Generell zeichnet sich eine internationale Währung dadurch aus, dass sie weltweit von privaten und staatlichen Akteuren als Zahlungs-, Rechen- und Wertaufbewahrungsmittel genutzt wird. Dabei hängt der Grad ihrer Verwendung von ihrer relativen Attraktivität gegenüber anderen Währungen ab. Als Leitwährungen werden jene Währungen bezeichnet, die einen hohen Anteil an den weltweiten Devisenreserven ausmachen, als Transaktionswährung auf den globalen Märkten dominieren und auch im Ausland im alltäglichen Gebrauch Verwendung finden. Wie der Abbildung zu entnehmen ist, erfüllen derzeit nur der US-Dollar und – mit einigem Abstand – der Euro diese Kriterien. 

 

Vergleich der Bedeutung internationaler Währungen. Angaben in Prozent.

© Europäische Zentralbank

Ein funktionierendes Weltwährungssystem ist grundlegend für die Entwicklung der internationalen Wirtschaft. Ein Staat, der eine Leitwährung ausgibt, nimmt in diesem System eine Schlüsselposition ein.
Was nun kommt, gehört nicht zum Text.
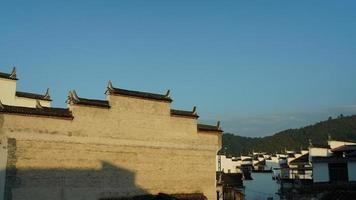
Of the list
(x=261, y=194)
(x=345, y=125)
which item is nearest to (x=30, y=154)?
(x=261, y=194)

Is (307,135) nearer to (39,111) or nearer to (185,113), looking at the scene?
(185,113)

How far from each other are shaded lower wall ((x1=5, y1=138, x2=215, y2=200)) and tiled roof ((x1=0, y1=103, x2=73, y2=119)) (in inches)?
62.9

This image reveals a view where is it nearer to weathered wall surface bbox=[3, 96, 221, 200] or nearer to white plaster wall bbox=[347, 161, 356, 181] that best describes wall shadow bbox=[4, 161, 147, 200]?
weathered wall surface bbox=[3, 96, 221, 200]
Dadurch fällt ihm einerseits ein erweiterter politischer und wirtschaftlicher Spielraum zu, andererseits muss er im Krisenfall auch dazu bereit sein, als „lender of last resort“ geldpolitische Verantwortung zu tragen.

Der Umgang mit dieser Verantwortung hat den USA in der Vergangenheit immer wie- der Kritik eingebracht. Insbesondere entstand der Eindruck, dass die USA im Rahmen der Doppelrolle des Dollars als globale und nationale Währung ihrer sozialen Verantwortung nicht nachkämen, die Welt mit dem „öffentlichen Gut einer stabilen internationalen Währung“ zu versorgen. Gleichzeitig bestehen mit der massiven Verschuldung der USA, ihrer negativen Handelsbilanz und ihrer Abhängigkeit von ausländischen Geldgebern gute Gründe, um die langfristige Stabilität des Dollars anzuzweifeln. Der hohe Grad der Polarisierung und die geringe Kompromissfähigkeit der US-Politik bergen zusätzliche Risiken für einen potenziellen Vertrauensverlust des Auslands in den Dollar.

Dass der Dollar als globale Leitwährung dennoch unangefochten ist, liegt primär daran, dass kein anderer Währungsraum ähnlich vorteilhafte wirtschaftliche und politische Verhältnisse aufweisen kann, wie die USA. So basiert die Bedeutung des Dollar auf der Größe der Volkswirtschaft und dem Handelsvolumen der USA. Weiterhin wird er durch die Offenheit, Effizienz und Liquidität der hochentwickelten US-Finanzmärkte gestützt. Darüber hinaus stärkt die politische und militärische Macht der USA das Vertrauen in den Dollar.

Mit der Eurozone und China existieren zwei Währungszonen, welche das Potential und den Willen aufweisen, die weltweite Bedeutung ihrer Währung zu steigern. So erachtet die chinesische Regierung den globalen Reservestatus des Renminbi und seine internationale Verwendung als geoökonomisches Ziel erster Ordnung. Schon heute kann der Renminbi als Regionalleitwährung für Ostasien angesehen werden, wo er vermehrt als Reservewährung genutzt wird und sich die Mehrheit der Währungen mehr am Renminbi als am Dollar orientiert.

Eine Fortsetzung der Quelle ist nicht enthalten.